§ Exercise
Quote the listing below verbatim, starting at the line with "Which among" and continuing through its final line.

(Excerpt from a dataset)
==============================

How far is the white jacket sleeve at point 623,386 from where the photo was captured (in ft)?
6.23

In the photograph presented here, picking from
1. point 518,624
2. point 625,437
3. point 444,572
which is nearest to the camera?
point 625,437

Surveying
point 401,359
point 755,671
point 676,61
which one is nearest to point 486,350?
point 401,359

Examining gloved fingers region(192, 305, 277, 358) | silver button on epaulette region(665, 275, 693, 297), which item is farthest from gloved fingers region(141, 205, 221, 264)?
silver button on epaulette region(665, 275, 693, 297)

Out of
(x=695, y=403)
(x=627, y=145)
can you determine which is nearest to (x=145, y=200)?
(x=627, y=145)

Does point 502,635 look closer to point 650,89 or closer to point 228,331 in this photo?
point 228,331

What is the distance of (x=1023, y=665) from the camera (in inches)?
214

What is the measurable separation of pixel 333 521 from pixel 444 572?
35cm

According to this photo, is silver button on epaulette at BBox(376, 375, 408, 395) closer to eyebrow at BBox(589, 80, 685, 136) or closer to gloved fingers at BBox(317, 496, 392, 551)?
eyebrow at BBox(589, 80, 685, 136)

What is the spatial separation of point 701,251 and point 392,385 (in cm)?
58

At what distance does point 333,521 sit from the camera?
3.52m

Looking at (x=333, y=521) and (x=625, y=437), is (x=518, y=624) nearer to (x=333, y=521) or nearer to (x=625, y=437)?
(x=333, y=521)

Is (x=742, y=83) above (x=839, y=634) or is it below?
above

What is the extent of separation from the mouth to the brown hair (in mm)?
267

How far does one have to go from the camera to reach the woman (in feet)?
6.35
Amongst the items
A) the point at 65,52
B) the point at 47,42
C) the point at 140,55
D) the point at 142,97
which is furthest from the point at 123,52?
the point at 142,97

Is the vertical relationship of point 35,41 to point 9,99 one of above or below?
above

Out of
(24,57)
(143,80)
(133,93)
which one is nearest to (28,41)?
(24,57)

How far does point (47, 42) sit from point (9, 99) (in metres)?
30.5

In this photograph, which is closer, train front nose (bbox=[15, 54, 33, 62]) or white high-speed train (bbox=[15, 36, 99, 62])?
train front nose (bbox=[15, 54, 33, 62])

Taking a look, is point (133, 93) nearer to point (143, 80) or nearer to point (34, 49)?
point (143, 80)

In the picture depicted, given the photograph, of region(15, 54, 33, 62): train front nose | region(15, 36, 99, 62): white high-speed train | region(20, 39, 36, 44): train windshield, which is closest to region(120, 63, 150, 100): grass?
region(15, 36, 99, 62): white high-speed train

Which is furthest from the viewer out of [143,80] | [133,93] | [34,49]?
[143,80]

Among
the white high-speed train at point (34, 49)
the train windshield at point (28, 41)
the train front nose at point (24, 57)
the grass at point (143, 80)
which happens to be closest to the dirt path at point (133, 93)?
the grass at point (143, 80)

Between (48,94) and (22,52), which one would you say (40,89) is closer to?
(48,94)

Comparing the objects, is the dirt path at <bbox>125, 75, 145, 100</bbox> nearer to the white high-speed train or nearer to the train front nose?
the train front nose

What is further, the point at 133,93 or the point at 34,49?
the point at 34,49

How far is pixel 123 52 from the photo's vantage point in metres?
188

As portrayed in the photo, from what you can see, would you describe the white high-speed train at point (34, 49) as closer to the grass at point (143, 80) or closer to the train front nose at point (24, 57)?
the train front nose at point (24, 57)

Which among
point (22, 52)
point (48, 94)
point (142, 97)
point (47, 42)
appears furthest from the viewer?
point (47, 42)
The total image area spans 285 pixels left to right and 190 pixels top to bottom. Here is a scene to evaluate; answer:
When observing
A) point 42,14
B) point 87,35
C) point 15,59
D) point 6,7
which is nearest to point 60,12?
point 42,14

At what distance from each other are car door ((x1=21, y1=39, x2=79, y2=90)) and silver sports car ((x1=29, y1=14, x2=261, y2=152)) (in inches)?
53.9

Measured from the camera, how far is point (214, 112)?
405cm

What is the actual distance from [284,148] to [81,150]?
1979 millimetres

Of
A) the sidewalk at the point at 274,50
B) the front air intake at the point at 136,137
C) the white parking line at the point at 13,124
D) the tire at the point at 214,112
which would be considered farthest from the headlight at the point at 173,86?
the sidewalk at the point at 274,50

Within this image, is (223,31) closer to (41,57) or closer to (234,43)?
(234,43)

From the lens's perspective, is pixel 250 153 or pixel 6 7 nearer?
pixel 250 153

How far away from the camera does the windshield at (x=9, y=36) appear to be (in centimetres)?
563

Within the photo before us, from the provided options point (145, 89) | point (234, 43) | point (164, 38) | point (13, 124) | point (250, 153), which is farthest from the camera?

==============================

§ Answer to this task
Which among
point (22, 52)
point (48, 94)
point (142, 97)
point (47, 42)
appears furthest from the viewer?
point (47, 42)
The total image area spans 285 pixels left to right and 190 pixels top to bottom. Here is a scene to evaluate; answer:
When observing
A) point 42,14
B) point 87,35
C) point 15,59
D) point 6,7
which is nearest to point 60,12?
point 42,14

At what distance from each other are car door ((x1=21, y1=39, x2=79, y2=90)) and silver sports car ((x1=29, y1=14, x2=261, y2=152)) (in inches)?
53.9

Measured from the camera, how far is point (214, 112)?
405cm

What is the actual distance from [284,148] to [81,150]?
1979 millimetres

Of
A) the sidewalk at the point at 274,50
B) the front air intake at the point at 136,137
C) the white parking line at the point at 13,124
D) the tire at the point at 214,112
which would be considered farthest from the headlight at the point at 173,86?
the sidewalk at the point at 274,50

Within this image, is (223,31) closer to (41,57) or closer to (234,43)?
(234,43)

From the lens's perspective, is pixel 250 153 or pixel 6 7 nearer?
pixel 250 153

How far away from the camera does the windshield at (x=9, y=36) appear to be (in centimetres)?
563

Within the photo before us, from the provided options point (145, 89) | point (234, 43) | point (164, 38) | point (13, 124) | point (250, 153), which is farthest from the camera?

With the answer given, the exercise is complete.